“Making syrup required a lot of hard work from the planting through the pouring up of the molasses. I remember the cutting of the seed heads, stripping the fodder, cutting the stalks and hauling them to the mill, these were all part of my job then my Dad ground the stalks through the mill with the juice flowing into a #10 tub with a cheese cloth covering to keep any trash and or Yellow Jackets out of the juice.
We had a spigot soldered on the tub with a hose where we could control the flow of the juice to another tub down next to the river where the boiler was located. My Grandpa was the cooker and we used a boiler instead of an evaporator since you could better control the cooking, an evaporator runs the juice through to fast and leaves a lot of uncooked juice which will turn to sugar and not keep like slow cooked syrup will.
Grandpa used the tub where the juice ran to from the tub at the mill to fill the boiler and add juice if needed during the cooking. Grandpa had a homemade skimmer like Chitter is using in the photo above and a wooden scraper to keep the syrup from sticking to the copper bottom of the boiler which we had built with a medium thick sheet of copper.
We used a horse to power the mill, the sweep pole which attached to a metal plate that sat down on top of one of the mill rollers which had teeth on the top which meshed with matching teeth on the other roller. This sweep pole had a smaller pole attached to a hole in the larger end of the sweep at a ninety degree configuration, the horse’s reins was fastened to the smaller end of the smaller pole and the harness attached to a single tree which was attached to the larger end of the sweep.

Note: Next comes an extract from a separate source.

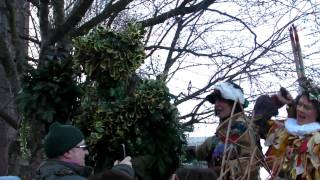 Twelfth Night - Wassail To The Globe Theatre In London From The Lions Part (3rd January 2010) 1 Of 3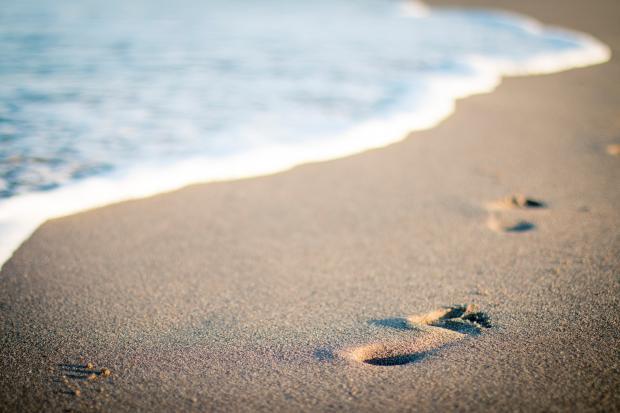 следы от ног на песке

When Grandpa decided the syrup was done it had a lighter bronze color since with the boiler you could cook all the green out without scorching the syrup. The next step required four people to lift the boiler and pour the syrup in five gallon cans which we would transfer to what ever size jar or jug a person wished to purchase.
We always kept the skimmings and mixed them with ground corn and fodder to feed the cattle. Though this involved a lot of labor intensive work and drew Yellow Jackets from several counties I enjoyed it since this was the only time I got to miss school and we always wrapped potatoes in the hot coals under the boiler to enjoy when ever you wanted one, during the course of the day this called for several potatoes, I still love potatoes baked in hot coals with freshly churned butter.
These were hard times but good times. I still have our mill but I haven’t made syrup in years, We usually made between three hundred to three hundred and fifty gallons of syrup a year. I talked to a couple from Franklin a couple of months ago who commented that they wished we still made molasses as it was the best they ever had, it made me feel good that all our hard work was appreciated.”